*Tasks to complete*.
1 - From the article on contaminated milk powder, write out the passage between "In a developing" and "briefing in Beijing.", inclusive.
2 - Answer these questions using the article on contaminated milk powder.
(a) How many babies were still in hospital?
(b) To which countries did the two exporting companies send the powder?
(c) Which Hong Kong supermarket chain recalled the Yili yogurt ice-bar?

*Excerpt to read*.
────────────────────────────────────────

BEIJING, September 17 – China said Wednesday that more than 6,000 babies had fallen ill and three died from drinking contaminated milk powder as it promised a sweeping check of every dairy producer across the country.
In a developing scandal that has reignited global fears over the safety of its products, China’s quality watchdog chief said two of 22 companies found to have the chemical melamine in their milk powder were exporting it abroad.
Melamine, an industrial chemical normally used to make plastics and glues, appears to have been added to make the products look as rich in protein.
"We will finish the melamine-focused testing on dairy products at all dairy producers as soon as possible and release the results in a timely manner," Li Changjiang, head of the quality watchdog, told a briefing in Beijing.
A total of 6,244 babies have fallen ill after consuming the product, Health Minister Chen Zhu told the same briefing — five times the figure of previous estimates.
While many had now recovered, 1,327 remained in hospital, of whom 158 were suffering from acute kidney failure, Chen told reporters, in the government’s first comprehensive account of the crisis.
Three babies had died, Chen said, updating the previous toll by one. They were from northwest China’s Gansu province and Zhejiang province in the east, suggesting a problem spanning the entire nation if 1.3 billion people.
Most families struck by the tragedy, which has been brewing for months but only emerged on the public agenda last week, are farmers, but it also has the potential to spread overseas.
The two companies which exported the powder sent it to Bangladesh, Burundi, Gabon, Myanmar and Yemen.
Li, head of the General Administration of Quality Supervision, Inspection and Quarantine, confirmed melamine was also found in a yogurt ice-bar made by Yili, one of China’s biggest dairy producers, which was sold in the southern Chinese territory of Hong Kong.
Hong Kong supermarket chain Wellcome has recalled the Yili Natural Choice Yogurt Ice-bar and Li said authorities would investigate how melamine got into that product.
Sanlu Group, the company initially fingered as the alleged chief culprit, has fired its chairwoman and its general manager, state media said earlier.
Four local officials, linked with agriculture and quality control, were also sacked on Tuesday, Xinhua news agency said.
China’s Mengniu Dairy, another of the 22 firms involved, suspended trading of its shares on the Hong Kong stock exchange Wednesday, but did not spell out a reason for the move.
The scandal is the latest to rock China’s food industry, which has already been tarnished in recent years by a series of health scares over dangerous products, some of which have been exported.
Melamine was also found in Chinese pet food exported to the United States last year that killed dogs and cats.
Chinese fish contaminated with banned drugs, cough syrup made with poisonous chemicals and dumplings laced with pesticide have also been found on sale in other countries.
Officials at Wednesday’s briefing did not give any firm guarantees that the milk issue would not grow larger as more examinations were carried out.
"We’re carrying out comprehensive tests to find out if dairy products made after September 14 contained melamine," said Li, adding the results would be announced later.
"As to whether dairy products from before that date contained melamine, I think it’s better to answer with facts and figures."

────────────────────────────────────────

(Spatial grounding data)
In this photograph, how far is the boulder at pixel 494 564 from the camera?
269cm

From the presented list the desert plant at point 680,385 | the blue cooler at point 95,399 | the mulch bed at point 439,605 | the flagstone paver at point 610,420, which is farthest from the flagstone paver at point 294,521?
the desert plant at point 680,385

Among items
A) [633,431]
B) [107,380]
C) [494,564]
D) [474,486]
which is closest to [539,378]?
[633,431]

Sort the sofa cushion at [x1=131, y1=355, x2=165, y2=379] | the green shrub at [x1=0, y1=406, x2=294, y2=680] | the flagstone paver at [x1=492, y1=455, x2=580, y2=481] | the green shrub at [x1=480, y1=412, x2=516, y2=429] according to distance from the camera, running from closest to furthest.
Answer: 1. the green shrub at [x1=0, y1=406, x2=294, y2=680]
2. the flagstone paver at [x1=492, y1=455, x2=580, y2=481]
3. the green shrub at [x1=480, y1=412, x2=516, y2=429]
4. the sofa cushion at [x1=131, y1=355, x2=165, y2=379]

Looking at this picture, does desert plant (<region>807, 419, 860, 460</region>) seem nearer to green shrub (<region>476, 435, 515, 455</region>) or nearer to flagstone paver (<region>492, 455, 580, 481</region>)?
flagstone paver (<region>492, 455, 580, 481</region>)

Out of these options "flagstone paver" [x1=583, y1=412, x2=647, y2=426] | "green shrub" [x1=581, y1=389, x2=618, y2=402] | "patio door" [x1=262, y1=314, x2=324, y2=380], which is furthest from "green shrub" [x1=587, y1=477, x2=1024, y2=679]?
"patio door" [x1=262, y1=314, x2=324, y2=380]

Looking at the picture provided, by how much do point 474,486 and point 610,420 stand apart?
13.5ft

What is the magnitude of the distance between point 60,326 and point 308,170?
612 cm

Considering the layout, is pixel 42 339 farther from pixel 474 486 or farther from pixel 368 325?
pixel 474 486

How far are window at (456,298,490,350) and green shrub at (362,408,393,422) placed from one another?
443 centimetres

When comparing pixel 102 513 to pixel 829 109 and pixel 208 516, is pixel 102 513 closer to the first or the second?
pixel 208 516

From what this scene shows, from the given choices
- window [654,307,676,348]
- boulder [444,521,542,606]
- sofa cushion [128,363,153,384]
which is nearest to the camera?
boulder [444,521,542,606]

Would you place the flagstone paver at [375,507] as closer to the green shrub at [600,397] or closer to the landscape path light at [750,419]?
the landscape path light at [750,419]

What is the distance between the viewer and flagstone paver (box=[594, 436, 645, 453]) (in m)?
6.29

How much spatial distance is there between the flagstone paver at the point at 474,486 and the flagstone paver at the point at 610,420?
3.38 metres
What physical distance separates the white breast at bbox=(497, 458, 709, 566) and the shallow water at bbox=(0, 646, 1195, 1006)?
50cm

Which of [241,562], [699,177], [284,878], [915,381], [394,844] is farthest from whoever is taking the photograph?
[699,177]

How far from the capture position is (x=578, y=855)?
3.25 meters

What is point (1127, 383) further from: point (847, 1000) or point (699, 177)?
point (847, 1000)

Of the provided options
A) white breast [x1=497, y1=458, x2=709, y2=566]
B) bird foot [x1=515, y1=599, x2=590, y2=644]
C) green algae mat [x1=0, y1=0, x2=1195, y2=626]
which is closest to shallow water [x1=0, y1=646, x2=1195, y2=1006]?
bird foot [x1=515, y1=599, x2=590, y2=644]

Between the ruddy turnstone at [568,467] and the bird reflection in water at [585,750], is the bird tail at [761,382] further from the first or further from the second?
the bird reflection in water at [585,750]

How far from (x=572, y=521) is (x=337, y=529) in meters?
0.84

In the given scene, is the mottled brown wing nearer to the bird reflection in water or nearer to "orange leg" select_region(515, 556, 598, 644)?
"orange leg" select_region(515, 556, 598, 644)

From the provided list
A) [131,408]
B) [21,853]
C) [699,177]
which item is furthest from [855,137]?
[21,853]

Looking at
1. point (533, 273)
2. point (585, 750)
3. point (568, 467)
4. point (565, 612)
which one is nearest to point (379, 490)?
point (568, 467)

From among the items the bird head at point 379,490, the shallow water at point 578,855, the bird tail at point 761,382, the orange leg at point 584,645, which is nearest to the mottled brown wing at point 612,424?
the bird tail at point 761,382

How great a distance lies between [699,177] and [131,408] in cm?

────────────────────────────────────────

*Solutions*.
1 -
In a developing scandal that has reignited global fears over the safety of its products, China’s quality watchdog chief said two of 22 companies found to have the chemical melamine in their milk powder were exporting it abroad.
Melamine, an industrial chemical normally used to make plastics and glues, appears to have been added to make the products look as rich in protein.
"We will finish the melamine-focused testing on dairy products at all dairy producers as soon as possible and release the results in a timely manner," Li Changjiang, head of the quality watchdog, told a briefing in Beijing.

2 -
(a) 1,327
(b) Bangladesh, Burundi, Gabon, Myanmar and Yemen
(c) Wellcome